This week, a headline in the Wall Street Journal announced the best labor market growth in a year. Does this suggest that the “Labor Groundhog” has seen its shadow? Probably not and it is too early to tell. The economic headwinds impacting labor markets have been improperly characterized as part of the politically divisive volleyball game that U.S. economic data is now subject to each report cycle. The realities of the labor market are more obvious than folks in the political spectrum want to admit. Economic uncertainty has gripped both employers and employees.

I have written previously about some of these topics, but the thaw is coming as eventually pent-up demand will have to be addressed. Employers buffeted by constant changing inputs to their risk matrix involving legislation, tariff polices, and regulatory policy shifts are concerned about not only whether to invest but also where to invest. The analysis of paralysis is overwhelming. Add to this toxic potpourri of anxiety the looming promise of AI. It is looming but unrealized based on all available studies. However, corporate boards push for the use of AI not because they understand either its potential or its shortcomings, but rather as a proxy for the term “hiring freeze.”  This obsession, by non-operational leaders at the Board level, with filling jobs with AI today happens despite the length of time it takes to both analyze processes and implement the AI systems. This pressure to hire AI bots ignores both the need for investment and the time required. It, however, successfully delays hiring humans.
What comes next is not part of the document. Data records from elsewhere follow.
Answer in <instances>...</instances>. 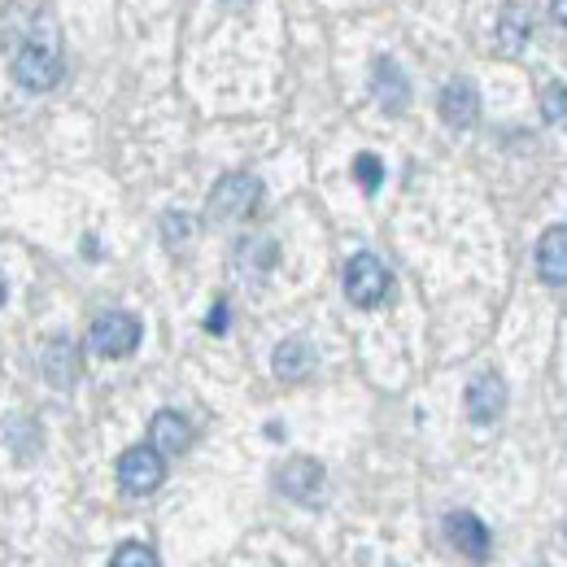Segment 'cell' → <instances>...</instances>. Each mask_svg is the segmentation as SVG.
Listing matches in <instances>:
<instances>
[{"mask_svg":"<svg viewBox=\"0 0 567 567\" xmlns=\"http://www.w3.org/2000/svg\"><path fill=\"white\" fill-rule=\"evenodd\" d=\"M354 179L362 184V193H375L384 184V162L375 153H358L354 157Z\"/></svg>","mask_w":567,"mask_h":567,"instance_id":"cell-17","label":"cell"},{"mask_svg":"<svg viewBox=\"0 0 567 567\" xmlns=\"http://www.w3.org/2000/svg\"><path fill=\"white\" fill-rule=\"evenodd\" d=\"M262 206V184L245 171L236 175H223L210 193V218L214 223H236V218H249V214Z\"/></svg>","mask_w":567,"mask_h":567,"instance_id":"cell-1","label":"cell"},{"mask_svg":"<svg viewBox=\"0 0 567 567\" xmlns=\"http://www.w3.org/2000/svg\"><path fill=\"white\" fill-rule=\"evenodd\" d=\"M445 537H450V546H454L463 559H472V564H485V559H489V528H485L472 511L445 515Z\"/></svg>","mask_w":567,"mask_h":567,"instance_id":"cell-7","label":"cell"},{"mask_svg":"<svg viewBox=\"0 0 567 567\" xmlns=\"http://www.w3.org/2000/svg\"><path fill=\"white\" fill-rule=\"evenodd\" d=\"M236 267H240L245 276H267V271L276 267V240H240Z\"/></svg>","mask_w":567,"mask_h":567,"instance_id":"cell-15","label":"cell"},{"mask_svg":"<svg viewBox=\"0 0 567 567\" xmlns=\"http://www.w3.org/2000/svg\"><path fill=\"white\" fill-rule=\"evenodd\" d=\"M148 445L157 454H184L193 445V424L179 411H157L148 424Z\"/></svg>","mask_w":567,"mask_h":567,"instance_id":"cell-10","label":"cell"},{"mask_svg":"<svg viewBox=\"0 0 567 567\" xmlns=\"http://www.w3.org/2000/svg\"><path fill=\"white\" fill-rule=\"evenodd\" d=\"M206 328L210 332H227V301H214L210 319H206Z\"/></svg>","mask_w":567,"mask_h":567,"instance_id":"cell-21","label":"cell"},{"mask_svg":"<svg viewBox=\"0 0 567 567\" xmlns=\"http://www.w3.org/2000/svg\"><path fill=\"white\" fill-rule=\"evenodd\" d=\"M188 236H193V218H188V214H166V218H162V240H166L171 249H179Z\"/></svg>","mask_w":567,"mask_h":567,"instance_id":"cell-20","label":"cell"},{"mask_svg":"<svg viewBox=\"0 0 567 567\" xmlns=\"http://www.w3.org/2000/svg\"><path fill=\"white\" fill-rule=\"evenodd\" d=\"M524 40H528V9L519 4V9H506V13H502L497 44H502V53H519V49H524Z\"/></svg>","mask_w":567,"mask_h":567,"instance_id":"cell-16","label":"cell"},{"mask_svg":"<svg viewBox=\"0 0 567 567\" xmlns=\"http://www.w3.org/2000/svg\"><path fill=\"white\" fill-rule=\"evenodd\" d=\"M13 79L27 87V92H49L62 83V58L49 49V44H27L18 58H13Z\"/></svg>","mask_w":567,"mask_h":567,"instance_id":"cell-5","label":"cell"},{"mask_svg":"<svg viewBox=\"0 0 567 567\" xmlns=\"http://www.w3.org/2000/svg\"><path fill=\"white\" fill-rule=\"evenodd\" d=\"M537 271L546 284H567V227H550L537 240Z\"/></svg>","mask_w":567,"mask_h":567,"instance_id":"cell-12","label":"cell"},{"mask_svg":"<svg viewBox=\"0 0 567 567\" xmlns=\"http://www.w3.org/2000/svg\"><path fill=\"white\" fill-rule=\"evenodd\" d=\"M44 375H49L58 389H71L74 375H79V350H74V341L58 337V341L44 350Z\"/></svg>","mask_w":567,"mask_h":567,"instance_id":"cell-14","label":"cell"},{"mask_svg":"<svg viewBox=\"0 0 567 567\" xmlns=\"http://www.w3.org/2000/svg\"><path fill=\"white\" fill-rule=\"evenodd\" d=\"M162 476H166V463H162V454L153 450V445H132L123 458H118V485L127 489V494H153L157 485H162Z\"/></svg>","mask_w":567,"mask_h":567,"instance_id":"cell-4","label":"cell"},{"mask_svg":"<svg viewBox=\"0 0 567 567\" xmlns=\"http://www.w3.org/2000/svg\"><path fill=\"white\" fill-rule=\"evenodd\" d=\"M555 18L564 22V31H567V0H555Z\"/></svg>","mask_w":567,"mask_h":567,"instance_id":"cell-22","label":"cell"},{"mask_svg":"<svg viewBox=\"0 0 567 567\" xmlns=\"http://www.w3.org/2000/svg\"><path fill=\"white\" fill-rule=\"evenodd\" d=\"M441 118H445L450 127H472V123L481 118V92H476L467 79L445 83V92H441Z\"/></svg>","mask_w":567,"mask_h":567,"instance_id":"cell-9","label":"cell"},{"mask_svg":"<svg viewBox=\"0 0 567 567\" xmlns=\"http://www.w3.org/2000/svg\"><path fill=\"white\" fill-rule=\"evenodd\" d=\"M542 114H546V123H567V87L564 83H546V92H542Z\"/></svg>","mask_w":567,"mask_h":567,"instance_id":"cell-19","label":"cell"},{"mask_svg":"<svg viewBox=\"0 0 567 567\" xmlns=\"http://www.w3.org/2000/svg\"><path fill=\"white\" fill-rule=\"evenodd\" d=\"M276 485L292 502H319L323 497V467L315 458H288L276 472Z\"/></svg>","mask_w":567,"mask_h":567,"instance_id":"cell-8","label":"cell"},{"mask_svg":"<svg viewBox=\"0 0 567 567\" xmlns=\"http://www.w3.org/2000/svg\"><path fill=\"white\" fill-rule=\"evenodd\" d=\"M87 346H92V354H101V358L136 354V346H141V319L127 315V310H110V315H101V319L92 323Z\"/></svg>","mask_w":567,"mask_h":567,"instance_id":"cell-2","label":"cell"},{"mask_svg":"<svg viewBox=\"0 0 567 567\" xmlns=\"http://www.w3.org/2000/svg\"><path fill=\"white\" fill-rule=\"evenodd\" d=\"M110 567H157V555H153L144 542H123V546L114 550Z\"/></svg>","mask_w":567,"mask_h":567,"instance_id":"cell-18","label":"cell"},{"mask_svg":"<svg viewBox=\"0 0 567 567\" xmlns=\"http://www.w3.org/2000/svg\"><path fill=\"white\" fill-rule=\"evenodd\" d=\"M389 288H393V276H389V267L375 254H354L346 262V297L354 306H362V310L380 306L389 297Z\"/></svg>","mask_w":567,"mask_h":567,"instance_id":"cell-3","label":"cell"},{"mask_svg":"<svg viewBox=\"0 0 567 567\" xmlns=\"http://www.w3.org/2000/svg\"><path fill=\"white\" fill-rule=\"evenodd\" d=\"M375 101H380L389 114H402V110L411 105V83H406V74L398 71L393 58H380V62H375Z\"/></svg>","mask_w":567,"mask_h":567,"instance_id":"cell-11","label":"cell"},{"mask_svg":"<svg viewBox=\"0 0 567 567\" xmlns=\"http://www.w3.org/2000/svg\"><path fill=\"white\" fill-rule=\"evenodd\" d=\"M4 297H9V288H4V276H0V306H4Z\"/></svg>","mask_w":567,"mask_h":567,"instance_id":"cell-23","label":"cell"},{"mask_svg":"<svg viewBox=\"0 0 567 567\" xmlns=\"http://www.w3.org/2000/svg\"><path fill=\"white\" fill-rule=\"evenodd\" d=\"M271 367H276V375L280 380H306L310 375V367H315V350H310V341H301V337H288L276 346V358H271Z\"/></svg>","mask_w":567,"mask_h":567,"instance_id":"cell-13","label":"cell"},{"mask_svg":"<svg viewBox=\"0 0 567 567\" xmlns=\"http://www.w3.org/2000/svg\"><path fill=\"white\" fill-rule=\"evenodd\" d=\"M463 402H467V420L472 424H497L502 411H506V384H502V375L497 371H481L467 384Z\"/></svg>","mask_w":567,"mask_h":567,"instance_id":"cell-6","label":"cell"}]
</instances>
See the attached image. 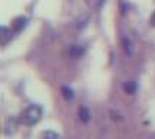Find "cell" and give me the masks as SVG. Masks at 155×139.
<instances>
[{"label":"cell","instance_id":"obj_1","mask_svg":"<svg viewBox=\"0 0 155 139\" xmlns=\"http://www.w3.org/2000/svg\"><path fill=\"white\" fill-rule=\"evenodd\" d=\"M42 119V107L38 104H29L25 107L19 116L20 123L26 126H34Z\"/></svg>","mask_w":155,"mask_h":139},{"label":"cell","instance_id":"obj_2","mask_svg":"<svg viewBox=\"0 0 155 139\" xmlns=\"http://www.w3.org/2000/svg\"><path fill=\"white\" fill-rule=\"evenodd\" d=\"M19 119L16 117H9L5 123V133L6 135H13L16 131H18V126H19Z\"/></svg>","mask_w":155,"mask_h":139},{"label":"cell","instance_id":"obj_3","mask_svg":"<svg viewBox=\"0 0 155 139\" xmlns=\"http://www.w3.org/2000/svg\"><path fill=\"white\" fill-rule=\"evenodd\" d=\"M78 116H80V120H81V122L87 123L88 120H90V110H88L86 106H81L80 110H78Z\"/></svg>","mask_w":155,"mask_h":139},{"label":"cell","instance_id":"obj_4","mask_svg":"<svg viewBox=\"0 0 155 139\" xmlns=\"http://www.w3.org/2000/svg\"><path fill=\"white\" fill-rule=\"evenodd\" d=\"M26 22H28L26 18H18V19L13 22V29L16 32H20L23 28L26 26Z\"/></svg>","mask_w":155,"mask_h":139},{"label":"cell","instance_id":"obj_5","mask_svg":"<svg viewBox=\"0 0 155 139\" xmlns=\"http://www.w3.org/2000/svg\"><path fill=\"white\" fill-rule=\"evenodd\" d=\"M41 139H61L60 135L54 131H45V132H42L41 135Z\"/></svg>","mask_w":155,"mask_h":139},{"label":"cell","instance_id":"obj_6","mask_svg":"<svg viewBox=\"0 0 155 139\" xmlns=\"http://www.w3.org/2000/svg\"><path fill=\"white\" fill-rule=\"evenodd\" d=\"M61 91H62V96H64V99L68 100V101L74 99V93H73V90H71L70 87H65V86H64L62 88H61Z\"/></svg>","mask_w":155,"mask_h":139},{"label":"cell","instance_id":"obj_7","mask_svg":"<svg viewBox=\"0 0 155 139\" xmlns=\"http://www.w3.org/2000/svg\"><path fill=\"white\" fill-rule=\"evenodd\" d=\"M123 88H125V91L128 93V94H134V93L136 91V84L135 81H128L125 86H123Z\"/></svg>","mask_w":155,"mask_h":139},{"label":"cell","instance_id":"obj_8","mask_svg":"<svg viewBox=\"0 0 155 139\" xmlns=\"http://www.w3.org/2000/svg\"><path fill=\"white\" fill-rule=\"evenodd\" d=\"M103 2H104V0H90V3H91V5H93V6H101V5H103Z\"/></svg>","mask_w":155,"mask_h":139},{"label":"cell","instance_id":"obj_9","mask_svg":"<svg viewBox=\"0 0 155 139\" xmlns=\"http://www.w3.org/2000/svg\"><path fill=\"white\" fill-rule=\"evenodd\" d=\"M151 25H152V26H155V12L152 13V16H151Z\"/></svg>","mask_w":155,"mask_h":139}]
</instances>
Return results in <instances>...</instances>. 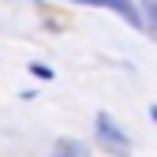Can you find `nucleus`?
Wrapping results in <instances>:
<instances>
[{"instance_id": "nucleus-3", "label": "nucleus", "mask_w": 157, "mask_h": 157, "mask_svg": "<svg viewBox=\"0 0 157 157\" xmlns=\"http://www.w3.org/2000/svg\"><path fill=\"white\" fill-rule=\"evenodd\" d=\"M52 153H64V157H90V153H86V146H78V142H71V139H60Z\"/></svg>"}, {"instance_id": "nucleus-2", "label": "nucleus", "mask_w": 157, "mask_h": 157, "mask_svg": "<svg viewBox=\"0 0 157 157\" xmlns=\"http://www.w3.org/2000/svg\"><path fill=\"white\" fill-rule=\"evenodd\" d=\"M97 135H101V142H105V146H109L112 153H120V157H124V153L131 150V139H127V135H124L120 127H116L112 120H109L105 112L97 116Z\"/></svg>"}, {"instance_id": "nucleus-6", "label": "nucleus", "mask_w": 157, "mask_h": 157, "mask_svg": "<svg viewBox=\"0 0 157 157\" xmlns=\"http://www.w3.org/2000/svg\"><path fill=\"white\" fill-rule=\"evenodd\" d=\"M52 157H64V153H52Z\"/></svg>"}, {"instance_id": "nucleus-1", "label": "nucleus", "mask_w": 157, "mask_h": 157, "mask_svg": "<svg viewBox=\"0 0 157 157\" xmlns=\"http://www.w3.org/2000/svg\"><path fill=\"white\" fill-rule=\"evenodd\" d=\"M78 4H90V8H109V11H116V15H124V23H127V26H135V30H142V26H146L142 11L135 8L131 0H78Z\"/></svg>"}, {"instance_id": "nucleus-4", "label": "nucleus", "mask_w": 157, "mask_h": 157, "mask_svg": "<svg viewBox=\"0 0 157 157\" xmlns=\"http://www.w3.org/2000/svg\"><path fill=\"white\" fill-rule=\"evenodd\" d=\"M30 71H34V75H37V78H52V71H49V67H45V64H30Z\"/></svg>"}, {"instance_id": "nucleus-5", "label": "nucleus", "mask_w": 157, "mask_h": 157, "mask_svg": "<svg viewBox=\"0 0 157 157\" xmlns=\"http://www.w3.org/2000/svg\"><path fill=\"white\" fill-rule=\"evenodd\" d=\"M146 15L153 19V23H157V0H146Z\"/></svg>"}]
</instances>
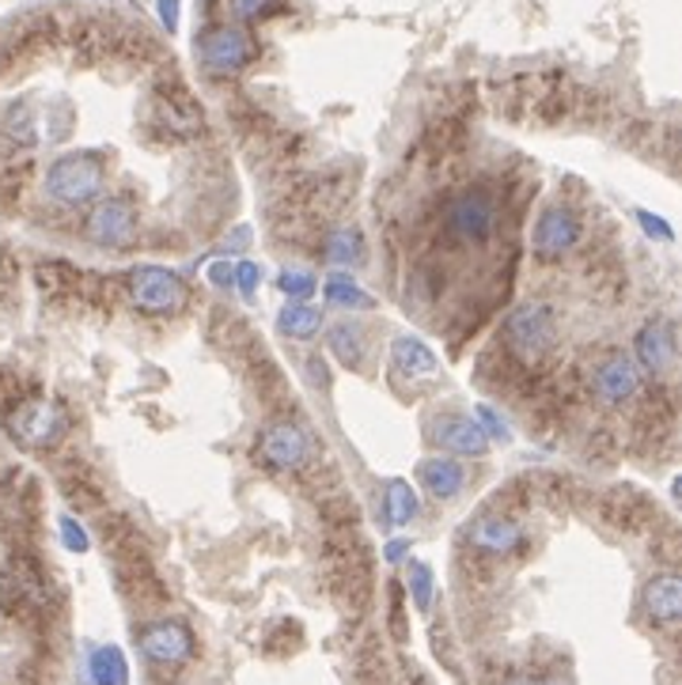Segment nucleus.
<instances>
[{"mask_svg": "<svg viewBox=\"0 0 682 685\" xmlns=\"http://www.w3.org/2000/svg\"><path fill=\"white\" fill-rule=\"evenodd\" d=\"M638 386H641V367L633 364L630 356L614 353L595 367V391L603 402L619 405V402H625V397L638 394Z\"/></svg>", "mask_w": 682, "mask_h": 685, "instance_id": "ddd939ff", "label": "nucleus"}, {"mask_svg": "<svg viewBox=\"0 0 682 685\" xmlns=\"http://www.w3.org/2000/svg\"><path fill=\"white\" fill-rule=\"evenodd\" d=\"M638 220H641V228L649 231V235H656V239H660V243H671V239H675V231L668 228V220L656 216V212L638 209Z\"/></svg>", "mask_w": 682, "mask_h": 685, "instance_id": "c85d7f7f", "label": "nucleus"}, {"mask_svg": "<svg viewBox=\"0 0 682 685\" xmlns=\"http://www.w3.org/2000/svg\"><path fill=\"white\" fill-rule=\"evenodd\" d=\"M432 440H437L448 455H459V459H482L485 451H490V436L482 432V424L459 413L437 416V421H432Z\"/></svg>", "mask_w": 682, "mask_h": 685, "instance_id": "1a4fd4ad", "label": "nucleus"}, {"mask_svg": "<svg viewBox=\"0 0 682 685\" xmlns=\"http://www.w3.org/2000/svg\"><path fill=\"white\" fill-rule=\"evenodd\" d=\"M46 193L58 205H88L103 193V163L91 152H72L50 163L46 171Z\"/></svg>", "mask_w": 682, "mask_h": 685, "instance_id": "f03ea898", "label": "nucleus"}, {"mask_svg": "<svg viewBox=\"0 0 682 685\" xmlns=\"http://www.w3.org/2000/svg\"><path fill=\"white\" fill-rule=\"evenodd\" d=\"M410 595H413V606H418V610L432 606V568H429L425 561H413L410 564Z\"/></svg>", "mask_w": 682, "mask_h": 685, "instance_id": "b1692460", "label": "nucleus"}, {"mask_svg": "<svg viewBox=\"0 0 682 685\" xmlns=\"http://www.w3.org/2000/svg\"><path fill=\"white\" fill-rule=\"evenodd\" d=\"M278 289L289 295V300H308L311 292L319 289V281L311 273H300V270H284L278 276Z\"/></svg>", "mask_w": 682, "mask_h": 685, "instance_id": "393cba45", "label": "nucleus"}, {"mask_svg": "<svg viewBox=\"0 0 682 685\" xmlns=\"http://www.w3.org/2000/svg\"><path fill=\"white\" fill-rule=\"evenodd\" d=\"M91 678H96V685H129L126 655L118 652L114 644L96 647V652H91Z\"/></svg>", "mask_w": 682, "mask_h": 685, "instance_id": "412c9836", "label": "nucleus"}, {"mask_svg": "<svg viewBox=\"0 0 682 685\" xmlns=\"http://www.w3.org/2000/svg\"><path fill=\"white\" fill-rule=\"evenodd\" d=\"M504 685H550V682H542V678H528V674H515V678H509Z\"/></svg>", "mask_w": 682, "mask_h": 685, "instance_id": "72a5a7b5", "label": "nucleus"}, {"mask_svg": "<svg viewBox=\"0 0 682 685\" xmlns=\"http://www.w3.org/2000/svg\"><path fill=\"white\" fill-rule=\"evenodd\" d=\"M4 429L23 447H53L64 436V413L53 402H23L4 416Z\"/></svg>", "mask_w": 682, "mask_h": 685, "instance_id": "423d86ee", "label": "nucleus"}, {"mask_svg": "<svg viewBox=\"0 0 682 685\" xmlns=\"http://www.w3.org/2000/svg\"><path fill=\"white\" fill-rule=\"evenodd\" d=\"M209 276H213L217 289H232V270H228V262H213Z\"/></svg>", "mask_w": 682, "mask_h": 685, "instance_id": "2f4dec72", "label": "nucleus"}, {"mask_svg": "<svg viewBox=\"0 0 682 685\" xmlns=\"http://www.w3.org/2000/svg\"><path fill=\"white\" fill-rule=\"evenodd\" d=\"M322 292H327V300L334 303V308H349V311H368V308H375L372 295H368L349 273H330V276H327V284H322Z\"/></svg>", "mask_w": 682, "mask_h": 685, "instance_id": "6ab92c4d", "label": "nucleus"}, {"mask_svg": "<svg viewBox=\"0 0 682 685\" xmlns=\"http://www.w3.org/2000/svg\"><path fill=\"white\" fill-rule=\"evenodd\" d=\"M228 4H232L235 20H258V16H262L265 8L273 4V0H228Z\"/></svg>", "mask_w": 682, "mask_h": 685, "instance_id": "c756f323", "label": "nucleus"}, {"mask_svg": "<svg viewBox=\"0 0 682 685\" xmlns=\"http://www.w3.org/2000/svg\"><path fill=\"white\" fill-rule=\"evenodd\" d=\"M523 531L515 526L512 520H501V515H485V520H478L470 526V545L482 553H490V557H504V553H512L515 545H520Z\"/></svg>", "mask_w": 682, "mask_h": 685, "instance_id": "2eb2a0df", "label": "nucleus"}, {"mask_svg": "<svg viewBox=\"0 0 682 685\" xmlns=\"http://www.w3.org/2000/svg\"><path fill=\"white\" fill-rule=\"evenodd\" d=\"M322 258H327L330 265H357L364 258V239L357 228H338L327 235V243H322Z\"/></svg>", "mask_w": 682, "mask_h": 685, "instance_id": "a211bd4d", "label": "nucleus"}, {"mask_svg": "<svg viewBox=\"0 0 682 685\" xmlns=\"http://www.w3.org/2000/svg\"><path fill=\"white\" fill-rule=\"evenodd\" d=\"M61 542H64V550H72V553H88L91 550L88 531L72 520V515H61Z\"/></svg>", "mask_w": 682, "mask_h": 685, "instance_id": "cd10ccee", "label": "nucleus"}, {"mask_svg": "<svg viewBox=\"0 0 682 685\" xmlns=\"http://www.w3.org/2000/svg\"><path fill=\"white\" fill-rule=\"evenodd\" d=\"M633 353H638V367H644L649 375H668L675 367V330H671V322H644L638 338H633Z\"/></svg>", "mask_w": 682, "mask_h": 685, "instance_id": "9b49d317", "label": "nucleus"}, {"mask_svg": "<svg viewBox=\"0 0 682 685\" xmlns=\"http://www.w3.org/2000/svg\"><path fill=\"white\" fill-rule=\"evenodd\" d=\"M504 345L523 364H539L558 345V314L546 303H523L504 322Z\"/></svg>", "mask_w": 682, "mask_h": 685, "instance_id": "f257e3e1", "label": "nucleus"}, {"mask_svg": "<svg viewBox=\"0 0 682 685\" xmlns=\"http://www.w3.org/2000/svg\"><path fill=\"white\" fill-rule=\"evenodd\" d=\"M156 12H160V23L174 34L179 31V0H156Z\"/></svg>", "mask_w": 682, "mask_h": 685, "instance_id": "7c9ffc66", "label": "nucleus"}, {"mask_svg": "<svg viewBox=\"0 0 682 685\" xmlns=\"http://www.w3.org/2000/svg\"><path fill=\"white\" fill-rule=\"evenodd\" d=\"M258 459L270 470H297L303 459H308V436H303L300 424L292 421H278L262 432L258 440Z\"/></svg>", "mask_w": 682, "mask_h": 685, "instance_id": "6e6552de", "label": "nucleus"}, {"mask_svg": "<svg viewBox=\"0 0 682 685\" xmlns=\"http://www.w3.org/2000/svg\"><path fill=\"white\" fill-rule=\"evenodd\" d=\"M330 349H334V356L341 360V364L349 367H361L364 360V333L357 326H349V322H341V326L330 330Z\"/></svg>", "mask_w": 682, "mask_h": 685, "instance_id": "5701e85b", "label": "nucleus"}, {"mask_svg": "<svg viewBox=\"0 0 682 685\" xmlns=\"http://www.w3.org/2000/svg\"><path fill=\"white\" fill-rule=\"evenodd\" d=\"M278 326H281V333H289V338H315L319 326H322V314L311 308V303L297 300L281 311Z\"/></svg>", "mask_w": 682, "mask_h": 685, "instance_id": "4be33fe9", "label": "nucleus"}, {"mask_svg": "<svg viewBox=\"0 0 682 685\" xmlns=\"http://www.w3.org/2000/svg\"><path fill=\"white\" fill-rule=\"evenodd\" d=\"M391 360H394V367H399L402 375H410V379H432L440 372L437 353H432L421 338H410V333H402V338L394 341Z\"/></svg>", "mask_w": 682, "mask_h": 685, "instance_id": "dca6fc26", "label": "nucleus"}, {"mask_svg": "<svg viewBox=\"0 0 682 685\" xmlns=\"http://www.w3.org/2000/svg\"><path fill=\"white\" fill-rule=\"evenodd\" d=\"M418 477L425 485V493L437 500H451L463 488V466L455 459H425L418 466Z\"/></svg>", "mask_w": 682, "mask_h": 685, "instance_id": "f3484780", "label": "nucleus"}, {"mask_svg": "<svg viewBox=\"0 0 682 685\" xmlns=\"http://www.w3.org/2000/svg\"><path fill=\"white\" fill-rule=\"evenodd\" d=\"M478 424H482V432L490 440H501V443H509L512 440V429H509V421H504L501 413L493 410V405H478Z\"/></svg>", "mask_w": 682, "mask_h": 685, "instance_id": "a878e982", "label": "nucleus"}, {"mask_svg": "<svg viewBox=\"0 0 682 685\" xmlns=\"http://www.w3.org/2000/svg\"><path fill=\"white\" fill-rule=\"evenodd\" d=\"M448 235L459 243H485L497 231V201L485 190H463L444 209Z\"/></svg>", "mask_w": 682, "mask_h": 685, "instance_id": "7ed1b4c3", "label": "nucleus"}, {"mask_svg": "<svg viewBox=\"0 0 682 685\" xmlns=\"http://www.w3.org/2000/svg\"><path fill=\"white\" fill-rule=\"evenodd\" d=\"M193 652V636L182 622H156L141 633V655L156 666H179Z\"/></svg>", "mask_w": 682, "mask_h": 685, "instance_id": "9d476101", "label": "nucleus"}, {"mask_svg": "<svg viewBox=\"0 0 682 685\" xmlns=\"http://www.w3.org/2000/svg\"><path fill=\"white\" fill-rule=\"evenodd\" d=\"M198 58L217 77H232V72L247 69L254 61V42L243 27H209L198 39Z\"/></svg>", "mask_w": 682, "mask_h": 685, "instance_id": "39448f33", "label": "nucleus"}, {"mask_svg": "<svg viewBox=\"0 0 682 685\" xmlns=\"http://www.w3.org/2000/svg\"><path fill=\"white\" fill-rule=\"evenodd\" d=\"M84 235L96 246H129L137 235V212L126 198H107L88 212Z\"/></svg>", "mask_w": 682, "mask_h": 685, "instance_id": "0eeeda50", "label": "nucleus"}, {"mask_svg": "<svg viewBox=\"0 0 682 685\" xmlns=\"http://www.w3.org/2000/svg\"><path fill=\"white\" fill-rule=\"evenodd\" d=\"M644 614L656 625H675L682 617V580L675 572H660L644 583Z\"/></svg>", "mask_w": 682, "mask_h": 685, "instance_id": "4468645a", "label": "nucleus"}, {"mask_svg": "<svg viewBox=\"0 0 682 685\" xmlns=\"http://www.w3.org/2000/svg\"><path fill=\"white\" fill-rule=\"evenodd\" d=\"M405 553H410V542H391V545H387V561H391V564H399Z\"/></svg>", "mask_w": 682, "mask_h": 685, "instance_id": "473e14b6", "label": "nucleus"}, {"mask_svg": "<svg viewBox=\"0 0 682 685\" xmlns=\"http://www.w3.org/2000/svg\"><path fill=\"white\" fill-rule=\"evenodd\" d=\"M232 284L239 289V295H243V300H254V289L262 284V265L239 262L235 270H232Z\"/></svg>", "mask_w": 682, "mask_h": 685, "instance_id": "bb28decb", "label": "nucleus"}, {"mask_svg": "<svg viewBox=\"0 0 682 685\" xmlns=\"http://www.w3.org/2000/svg\"><path fill=\"white\" fill-rule=\"evenodd\" d=\"M531 243H534V254L546 258V262L569 254L580 243V220L569 209H546L539 216V224H534Z\"/></svg>", "mask_w": 682, "mask_h": 685, "instance_id": "f8f14e48", "label": "nucleus"}, {"mask_svg": "<svg viewBox=\"0 0 682 685\" xmlns=\"http://www.w3.org/2000/svg\"><path fill=\"white\" fill-rule=\"evenodd\" d=\"M383 515L391 526H405L418 515V493L410 488V481H387L383 488Z\"/></svg>", "mask_w": 682, "mask_h": 685, "instance_id": "aec40b11", "label": "nucleus"}, {"mask_svg": "<svg viewBox=\"0 0 682 685\" xmlns=\"http://www.w3.org/2000/svg\"><path fill=\"white\" fill-rule=\"evenodd\" d=\"M129 295H133L137 311L144 314H174L187 303V284L179 273L163 270V265H141L129 276Z\"/></svg>", "mask_w": 682, "mask_h": 685, "instance_id": "20e7f679", "label": "nucleus"}]
</instances>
Also, the labor market is being impacted by immigration policy. The low-skilled labor that may or may not be fulfilled by undocumented workers (a violation of the law as we all know), is less the issue than the fact that legal immigration channels need to be opened. Our sluggish labor market only shows a 4.3% unemployment rate. If the economy is booming  in North America, where are all the people coming from to work in the boom time?

Lastly, the workforce itself is nervous. Voluntary attrition remains at historic lows. Employees are not quitting in search of greener pastures, and there are limited workers available to change jobs if an employer has an opening. Most economic slowdowns are the result of employers being nervous; this is one of the few times the employees have joined the “angst fest.”

I do fear for some of the talent acquisition providers in the recruitment industry. Some are making horrible short-term decisions primarily pushed by private equity investors that believe in optimizing margins. The firms are doing this by cutting sales and marketing, which will damage future growth and cutting operational staff, which damages client services. These staffing industry players are being pressed by their investors to preen for a buying audience that does not exist right now. This drive to maximize margins driven by PE investors who do not understand the businesses is, frankly, short-term insanity.

For the HR leaders, the question is not whether the market will improve this year. The question is when. It will see improvement, but if it breaks open as it did during the early part of this decade after the pandemic, what plans do you have to be ready?  The pent-up demand issue is still there, and this portends a potential for a period of intense activity. I am not suggesting you invest to meet that demand today, but that somewhere in your office you have plans or partnership arrangements you can quickly dust off and activate when and if that time comes.